Input =>

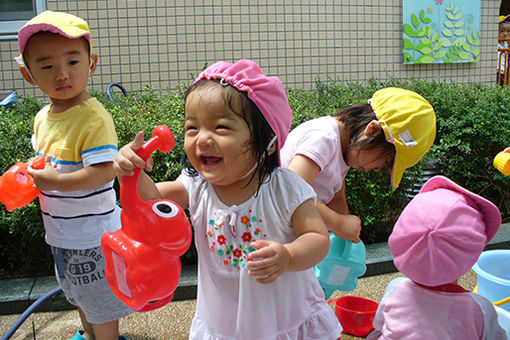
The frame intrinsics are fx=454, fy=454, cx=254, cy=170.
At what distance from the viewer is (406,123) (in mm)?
2146

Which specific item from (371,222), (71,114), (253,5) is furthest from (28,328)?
(253,5)

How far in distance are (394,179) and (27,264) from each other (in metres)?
2.68

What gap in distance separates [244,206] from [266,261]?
336mm

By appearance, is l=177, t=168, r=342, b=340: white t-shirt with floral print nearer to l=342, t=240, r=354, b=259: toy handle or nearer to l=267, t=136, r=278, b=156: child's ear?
l=267, t=136, r=278, b=156: child's ear

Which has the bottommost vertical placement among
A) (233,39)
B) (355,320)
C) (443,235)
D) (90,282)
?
(355,320)

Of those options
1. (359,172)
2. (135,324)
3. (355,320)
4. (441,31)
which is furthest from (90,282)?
(441,31)

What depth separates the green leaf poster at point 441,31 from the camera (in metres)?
7.62

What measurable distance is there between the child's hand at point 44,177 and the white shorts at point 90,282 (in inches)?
14.2

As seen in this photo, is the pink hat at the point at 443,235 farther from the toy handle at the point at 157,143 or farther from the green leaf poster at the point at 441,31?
the green leaf poster at the point at 441,31

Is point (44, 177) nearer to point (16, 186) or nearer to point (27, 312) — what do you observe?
point (16, 186)

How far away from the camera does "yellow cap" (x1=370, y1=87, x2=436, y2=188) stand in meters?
2.15

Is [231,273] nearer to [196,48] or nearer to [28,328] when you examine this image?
[28,328]

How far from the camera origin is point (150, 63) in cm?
662

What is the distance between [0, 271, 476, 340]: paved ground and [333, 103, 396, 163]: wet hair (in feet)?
3.67
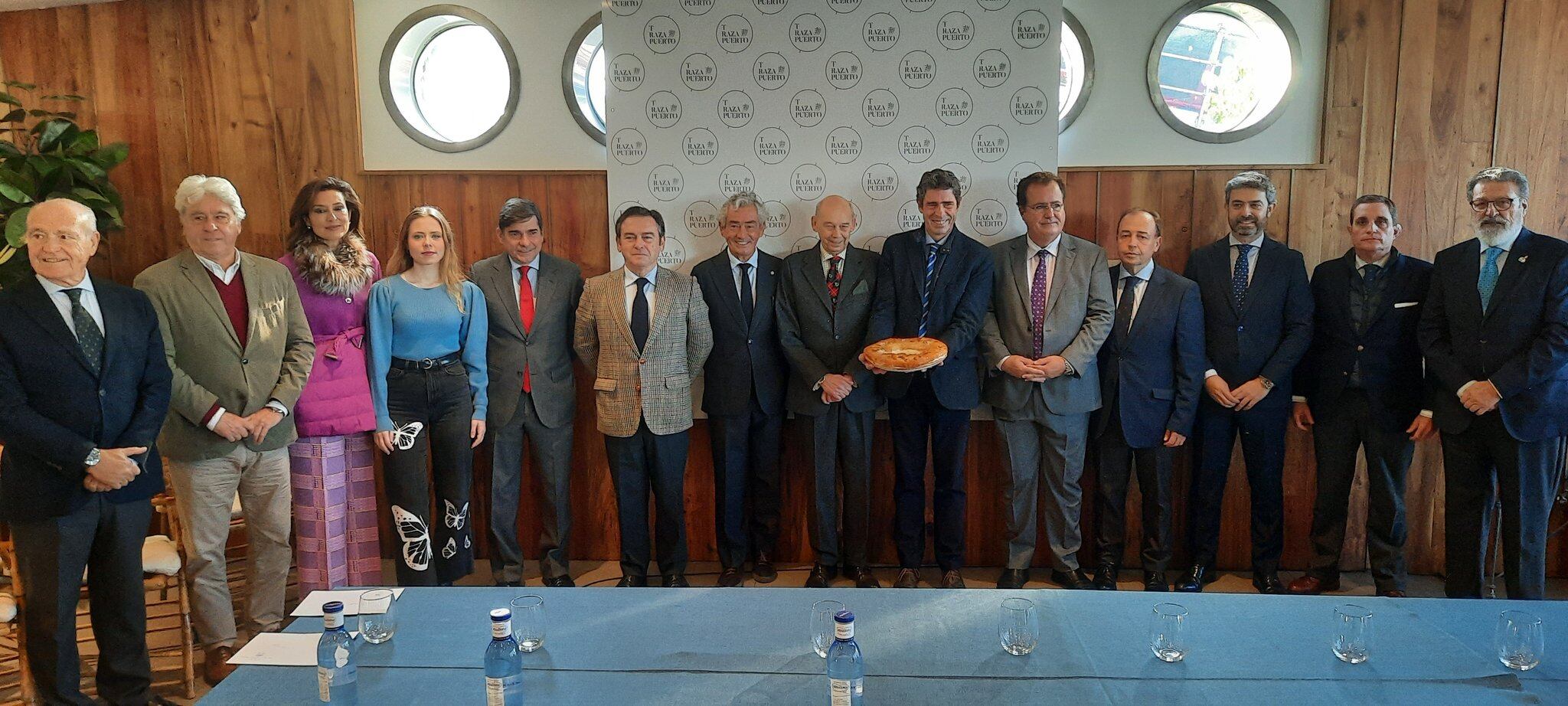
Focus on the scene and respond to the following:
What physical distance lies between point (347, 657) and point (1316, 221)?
4.57 metres

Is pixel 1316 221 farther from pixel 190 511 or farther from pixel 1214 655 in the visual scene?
pixel 190 511

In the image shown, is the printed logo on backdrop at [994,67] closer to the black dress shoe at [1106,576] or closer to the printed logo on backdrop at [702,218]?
the printed logo on backdrop at [702,218]

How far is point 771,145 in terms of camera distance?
467cm

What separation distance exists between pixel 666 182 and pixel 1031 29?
1.97m

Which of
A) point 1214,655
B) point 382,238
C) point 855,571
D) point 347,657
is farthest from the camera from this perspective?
point 382,238

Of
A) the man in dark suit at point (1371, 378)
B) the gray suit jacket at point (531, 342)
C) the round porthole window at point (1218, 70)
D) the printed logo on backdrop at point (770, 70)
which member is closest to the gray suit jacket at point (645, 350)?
the gray suit jacket at point (531, 342)

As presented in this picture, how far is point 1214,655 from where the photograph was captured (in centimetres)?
206

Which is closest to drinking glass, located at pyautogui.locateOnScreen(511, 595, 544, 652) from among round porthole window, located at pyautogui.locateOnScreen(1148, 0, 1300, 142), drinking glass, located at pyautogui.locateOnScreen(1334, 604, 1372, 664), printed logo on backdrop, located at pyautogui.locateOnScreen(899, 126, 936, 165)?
drinking glass, located at pyautogui.locateOnScreen(1334, 604, 1372, 664)

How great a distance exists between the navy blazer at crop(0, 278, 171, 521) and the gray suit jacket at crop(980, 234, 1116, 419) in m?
3.44

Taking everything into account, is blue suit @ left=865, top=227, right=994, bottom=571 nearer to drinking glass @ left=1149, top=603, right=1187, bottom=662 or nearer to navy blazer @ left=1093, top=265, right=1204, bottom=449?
navy blazer @ left=1093, top=265, right=1204, bottom=449

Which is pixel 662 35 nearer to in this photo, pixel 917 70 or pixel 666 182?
pixel 666 182

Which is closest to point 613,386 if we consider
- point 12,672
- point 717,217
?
point 717,217

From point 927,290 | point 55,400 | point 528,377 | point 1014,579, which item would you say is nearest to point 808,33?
point 927,290

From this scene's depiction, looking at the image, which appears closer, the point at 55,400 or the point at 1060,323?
the point at 55,400
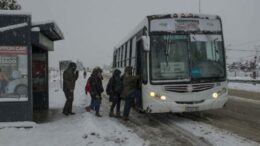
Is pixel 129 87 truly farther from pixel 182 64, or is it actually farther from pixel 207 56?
pixel 207 56

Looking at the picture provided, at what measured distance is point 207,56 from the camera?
1293cm

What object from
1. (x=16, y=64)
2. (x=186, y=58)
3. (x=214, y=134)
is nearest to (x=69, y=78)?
(x=16, y=64)

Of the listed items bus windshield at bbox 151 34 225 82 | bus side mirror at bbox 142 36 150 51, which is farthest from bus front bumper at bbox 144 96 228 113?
bus side mirror at bbox 142 36 150 51

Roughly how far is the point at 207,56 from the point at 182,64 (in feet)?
2.75

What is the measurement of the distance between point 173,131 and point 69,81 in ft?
16.3

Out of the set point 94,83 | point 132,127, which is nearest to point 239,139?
point 132,127

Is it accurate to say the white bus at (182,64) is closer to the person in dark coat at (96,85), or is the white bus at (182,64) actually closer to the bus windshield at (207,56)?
the bus windshield at (207,56)

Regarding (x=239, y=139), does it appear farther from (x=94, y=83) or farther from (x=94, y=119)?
(x=94, y=83)

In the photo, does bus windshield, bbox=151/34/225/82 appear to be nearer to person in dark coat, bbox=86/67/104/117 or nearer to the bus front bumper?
the bus front bumper

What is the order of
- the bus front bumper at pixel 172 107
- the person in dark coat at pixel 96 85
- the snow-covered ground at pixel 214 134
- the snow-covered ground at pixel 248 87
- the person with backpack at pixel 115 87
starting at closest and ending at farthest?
the snow-covered ground at pixel 214 134
the bus front bumper at pixel 172 107
the person with backpack at pixel 115 87
the person in dark coat at pixel 96 85
the snow-covered ground at pixel 248 87

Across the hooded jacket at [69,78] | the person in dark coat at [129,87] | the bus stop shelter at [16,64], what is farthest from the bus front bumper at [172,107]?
the bus stop shelter at [16,64]

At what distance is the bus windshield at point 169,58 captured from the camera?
12641 mm

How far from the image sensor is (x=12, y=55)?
39.9 feet

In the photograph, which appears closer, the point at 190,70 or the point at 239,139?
the point at 239,139
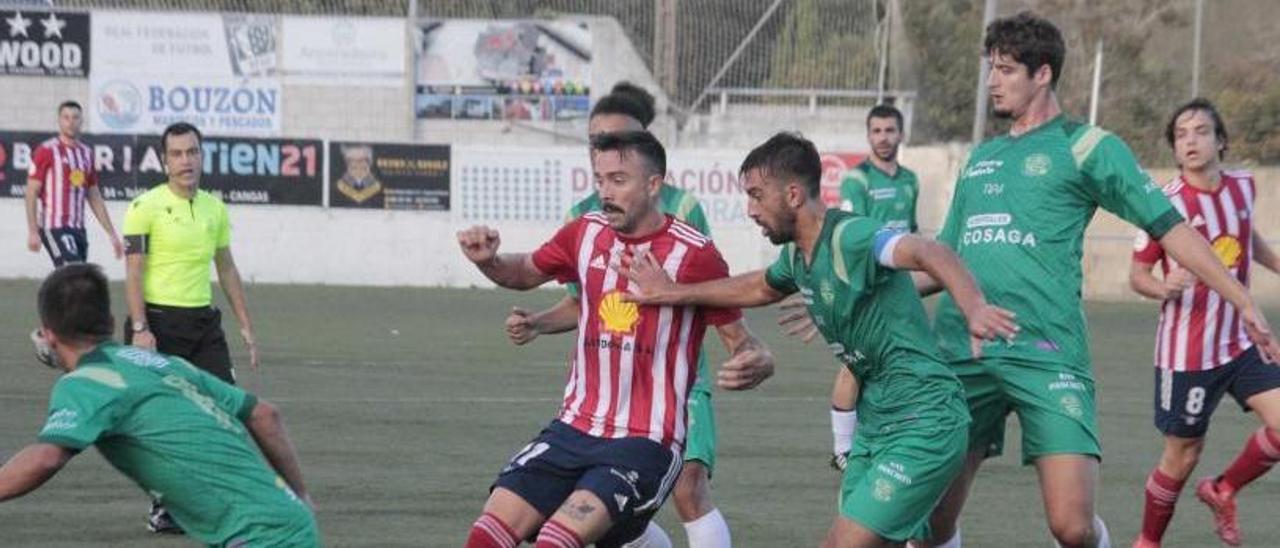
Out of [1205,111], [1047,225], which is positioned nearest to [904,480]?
[1047,225]

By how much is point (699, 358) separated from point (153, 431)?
2380 mm

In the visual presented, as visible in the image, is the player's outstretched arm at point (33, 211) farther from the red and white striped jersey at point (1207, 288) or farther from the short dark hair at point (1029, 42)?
the short dark hair at point (1029, 42)

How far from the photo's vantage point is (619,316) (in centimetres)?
746

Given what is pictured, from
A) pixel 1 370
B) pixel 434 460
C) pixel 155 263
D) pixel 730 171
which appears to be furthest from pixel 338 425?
pixel 730 171

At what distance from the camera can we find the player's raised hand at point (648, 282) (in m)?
7.29

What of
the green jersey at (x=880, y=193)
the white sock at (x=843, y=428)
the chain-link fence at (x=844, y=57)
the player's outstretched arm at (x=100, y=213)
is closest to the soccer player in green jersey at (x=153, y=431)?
the white sock at (x=843, y=428)

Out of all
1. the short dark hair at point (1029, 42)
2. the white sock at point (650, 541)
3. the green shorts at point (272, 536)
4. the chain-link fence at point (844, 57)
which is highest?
the chain-link fence at point (844, 57)

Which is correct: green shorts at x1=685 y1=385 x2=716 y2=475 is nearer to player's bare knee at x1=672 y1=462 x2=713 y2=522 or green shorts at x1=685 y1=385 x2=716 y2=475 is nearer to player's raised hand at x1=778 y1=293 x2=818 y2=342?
player's bare knee at x1=672 y1=462 x2=713 y2=522

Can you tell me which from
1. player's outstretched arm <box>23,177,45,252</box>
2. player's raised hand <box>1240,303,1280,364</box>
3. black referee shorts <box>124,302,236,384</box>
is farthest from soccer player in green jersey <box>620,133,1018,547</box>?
player's outstretched arm <box>23,177,45,252</box>

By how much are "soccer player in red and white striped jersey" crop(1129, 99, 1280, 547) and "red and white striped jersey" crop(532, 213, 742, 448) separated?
325cm

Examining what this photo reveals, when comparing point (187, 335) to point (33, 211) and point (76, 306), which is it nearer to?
point (76, 306)

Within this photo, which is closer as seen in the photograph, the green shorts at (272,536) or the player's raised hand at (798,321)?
the green shorts at (272,536)

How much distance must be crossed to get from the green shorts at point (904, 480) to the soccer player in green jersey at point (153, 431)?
1852mm

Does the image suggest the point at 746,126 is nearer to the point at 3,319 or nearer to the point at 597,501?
the point at 3,319
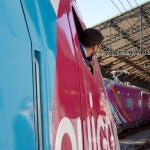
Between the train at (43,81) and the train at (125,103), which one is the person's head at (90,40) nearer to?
the train at (43,81)

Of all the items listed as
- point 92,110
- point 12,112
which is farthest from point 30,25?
point 92,110

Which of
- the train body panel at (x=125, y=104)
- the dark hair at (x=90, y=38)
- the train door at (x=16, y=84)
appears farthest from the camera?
the train body panel at (x=125, y=104)

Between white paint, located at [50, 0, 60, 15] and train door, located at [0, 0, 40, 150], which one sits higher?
white paint, located at [50, 0, 60, 15]

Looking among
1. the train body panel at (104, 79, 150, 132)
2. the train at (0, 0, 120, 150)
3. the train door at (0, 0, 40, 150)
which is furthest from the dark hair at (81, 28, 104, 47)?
the train body panel at (104, 79, 150, 132)

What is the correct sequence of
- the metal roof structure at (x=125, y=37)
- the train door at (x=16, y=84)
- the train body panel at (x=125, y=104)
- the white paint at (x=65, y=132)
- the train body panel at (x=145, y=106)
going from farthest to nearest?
the train body panel at (x=145, y=106) < the metal roof structure at (x=125, y=37) < the train body panel at (x=125, y=104) < the white paint at (x=65, y=132) < the train door at (x=16, y=84)

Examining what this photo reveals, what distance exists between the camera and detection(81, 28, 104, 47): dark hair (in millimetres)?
3102

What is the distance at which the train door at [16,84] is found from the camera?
1.54m

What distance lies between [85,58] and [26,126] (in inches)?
55.6

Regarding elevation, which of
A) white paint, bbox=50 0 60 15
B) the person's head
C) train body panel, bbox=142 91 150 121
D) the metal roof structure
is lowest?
train body panel, bbox=142 91 150 121

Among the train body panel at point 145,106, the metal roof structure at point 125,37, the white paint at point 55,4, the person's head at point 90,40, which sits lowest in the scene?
the train body panel at point 145,106

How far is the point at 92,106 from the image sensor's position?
2.88m

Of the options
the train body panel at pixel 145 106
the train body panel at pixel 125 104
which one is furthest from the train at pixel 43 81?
the train body panel at pixel 145 106

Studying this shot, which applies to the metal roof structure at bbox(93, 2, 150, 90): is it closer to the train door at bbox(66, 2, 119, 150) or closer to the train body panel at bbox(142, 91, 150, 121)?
the train body panel at bbox(142, 91, 150, 121)

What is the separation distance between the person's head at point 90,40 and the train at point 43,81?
30 cm
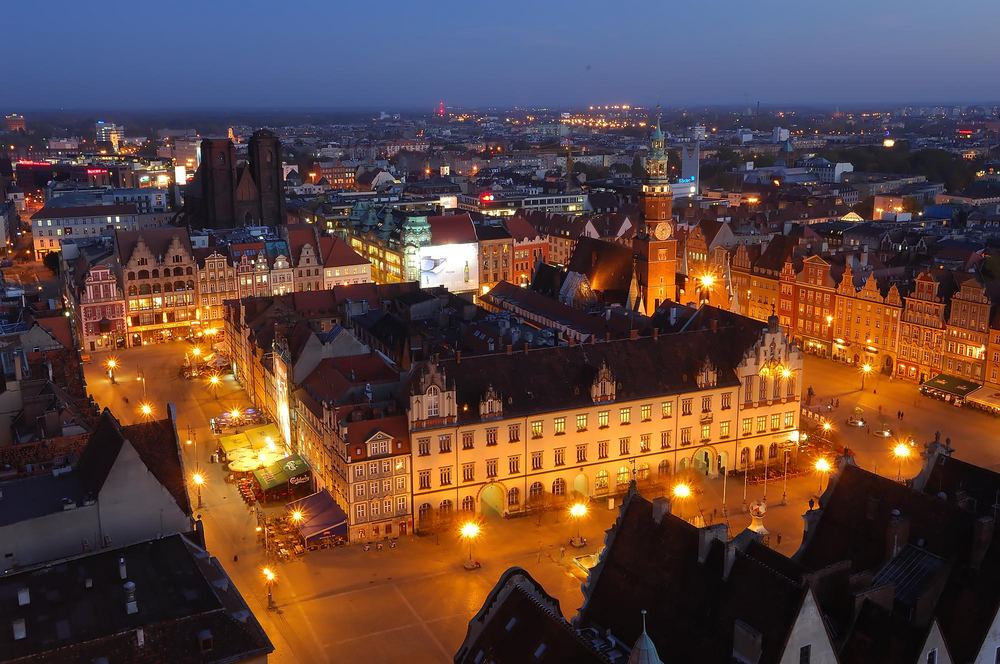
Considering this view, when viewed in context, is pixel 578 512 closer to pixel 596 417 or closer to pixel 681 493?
pixel 596 417

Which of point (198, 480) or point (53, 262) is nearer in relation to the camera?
point (198, 480)

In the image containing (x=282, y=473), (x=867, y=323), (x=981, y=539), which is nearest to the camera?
(x=981, y=539)

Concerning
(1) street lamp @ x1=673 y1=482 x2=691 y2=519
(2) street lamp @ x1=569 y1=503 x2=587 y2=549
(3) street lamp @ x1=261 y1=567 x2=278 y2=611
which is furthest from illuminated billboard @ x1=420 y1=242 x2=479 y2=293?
(3) street lamp @ x1=261 y1=567 x2=278 y2=611

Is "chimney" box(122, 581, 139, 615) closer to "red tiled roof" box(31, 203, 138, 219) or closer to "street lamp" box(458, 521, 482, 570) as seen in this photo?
"street lamp" box(458, 521, 482, 570)

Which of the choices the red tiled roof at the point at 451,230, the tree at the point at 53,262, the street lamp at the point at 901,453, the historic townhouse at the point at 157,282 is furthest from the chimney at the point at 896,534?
the tree at the point at 53,262

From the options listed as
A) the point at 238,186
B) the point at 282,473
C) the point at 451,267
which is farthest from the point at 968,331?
the point at 238,186

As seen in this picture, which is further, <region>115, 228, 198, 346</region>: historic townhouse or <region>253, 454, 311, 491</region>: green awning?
<region>115, 228, 198, 346</region>: historic townhouse

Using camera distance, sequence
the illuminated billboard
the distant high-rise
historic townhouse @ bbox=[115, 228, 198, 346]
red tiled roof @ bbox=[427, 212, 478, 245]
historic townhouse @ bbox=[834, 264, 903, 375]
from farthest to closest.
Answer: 1. the distant high-rise
2. red tiled roof @ bbox=[427, 212, 478, 245]
3. the illuminated billboard
4. historic townhouse @ bbox=[115, 228, 198, 346]
5. historic townhouse @ bbox=[834, 264, 903, 375]
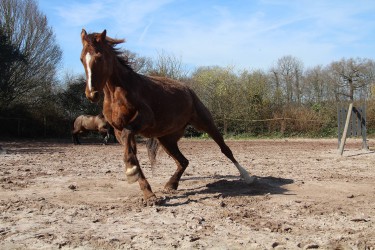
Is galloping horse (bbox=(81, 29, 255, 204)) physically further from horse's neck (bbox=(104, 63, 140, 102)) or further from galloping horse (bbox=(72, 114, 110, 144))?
galloping horse (bbox=(72, 114, 110, 144))

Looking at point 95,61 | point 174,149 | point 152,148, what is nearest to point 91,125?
point 152,148

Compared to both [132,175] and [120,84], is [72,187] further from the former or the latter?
[120,84]

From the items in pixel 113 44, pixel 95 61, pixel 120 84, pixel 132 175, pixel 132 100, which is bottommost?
pixel 132 175

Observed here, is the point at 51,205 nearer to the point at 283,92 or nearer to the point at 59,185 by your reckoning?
the point at 59,185

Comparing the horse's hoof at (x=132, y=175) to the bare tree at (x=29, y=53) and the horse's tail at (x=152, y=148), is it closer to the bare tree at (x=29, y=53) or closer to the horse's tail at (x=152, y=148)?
the horse's tail at (x=152, y=148)

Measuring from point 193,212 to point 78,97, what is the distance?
27.2 metres

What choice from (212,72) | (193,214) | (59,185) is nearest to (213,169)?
(59,185)

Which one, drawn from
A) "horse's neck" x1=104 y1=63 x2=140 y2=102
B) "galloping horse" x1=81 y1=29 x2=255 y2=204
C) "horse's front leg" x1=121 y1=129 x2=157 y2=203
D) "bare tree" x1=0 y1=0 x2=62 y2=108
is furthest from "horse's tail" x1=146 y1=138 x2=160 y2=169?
"bare tree" x1=0 y1=0 x2=62 y2=108

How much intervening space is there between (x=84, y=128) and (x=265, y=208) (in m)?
20.5

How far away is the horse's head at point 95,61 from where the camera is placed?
18.7ft

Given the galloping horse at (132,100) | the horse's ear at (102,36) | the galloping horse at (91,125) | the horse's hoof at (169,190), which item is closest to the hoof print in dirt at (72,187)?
the galloping horse at (132,100)

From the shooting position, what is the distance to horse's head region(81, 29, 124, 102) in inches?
224

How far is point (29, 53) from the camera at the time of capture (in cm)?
3089

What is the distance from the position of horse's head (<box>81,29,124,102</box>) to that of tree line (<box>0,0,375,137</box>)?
22.4 metres
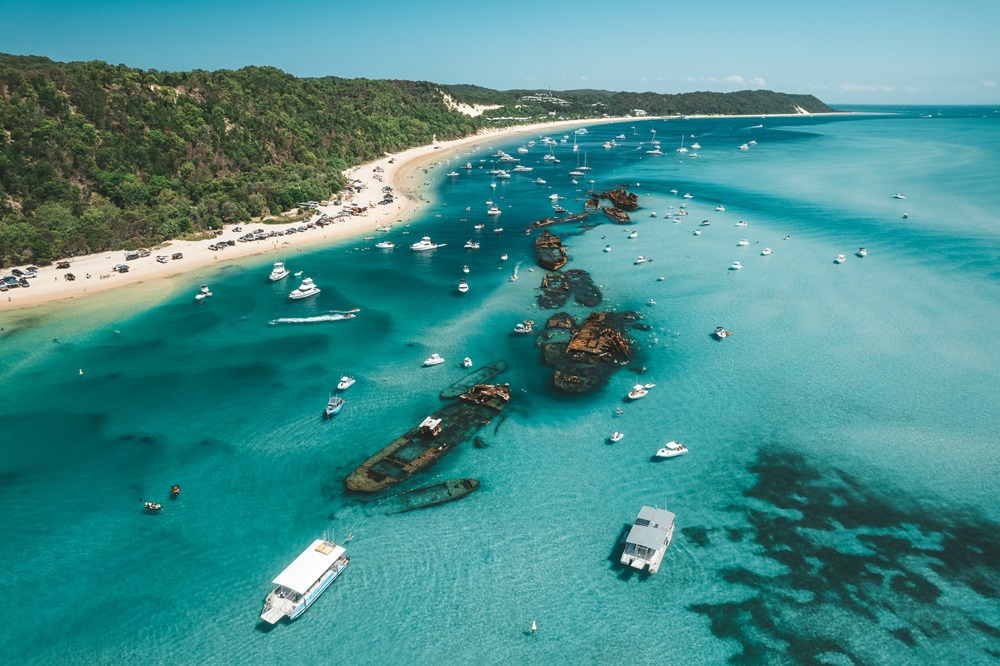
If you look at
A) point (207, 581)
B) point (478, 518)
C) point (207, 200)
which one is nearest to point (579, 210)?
point (207, 200)

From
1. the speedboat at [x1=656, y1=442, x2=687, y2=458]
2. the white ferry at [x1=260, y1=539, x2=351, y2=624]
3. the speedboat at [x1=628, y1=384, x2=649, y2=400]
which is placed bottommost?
the white ferry at [x1=260, y1=539, x2=351, y2=624]

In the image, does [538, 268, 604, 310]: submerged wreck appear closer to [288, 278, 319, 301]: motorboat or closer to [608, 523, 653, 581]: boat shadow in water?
[288, 278, 319, 301]: motorboat

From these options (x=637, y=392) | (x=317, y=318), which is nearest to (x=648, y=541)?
(x=637, y=392)

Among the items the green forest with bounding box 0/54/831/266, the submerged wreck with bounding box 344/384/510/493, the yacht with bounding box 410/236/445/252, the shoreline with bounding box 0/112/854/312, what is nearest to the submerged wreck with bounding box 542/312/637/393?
the submerged wreck with bounding box 344/384/510/493

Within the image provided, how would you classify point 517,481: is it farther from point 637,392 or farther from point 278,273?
point 278,273

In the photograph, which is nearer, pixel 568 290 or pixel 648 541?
pixel 648 541

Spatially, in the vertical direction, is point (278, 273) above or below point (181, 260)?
below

Set exercise =>
Report every line in the records above that contains the string "sequence", copying each such line in full. Case counts.

Problem solution =>
What is the correct sequence of
Using camera distance, sequence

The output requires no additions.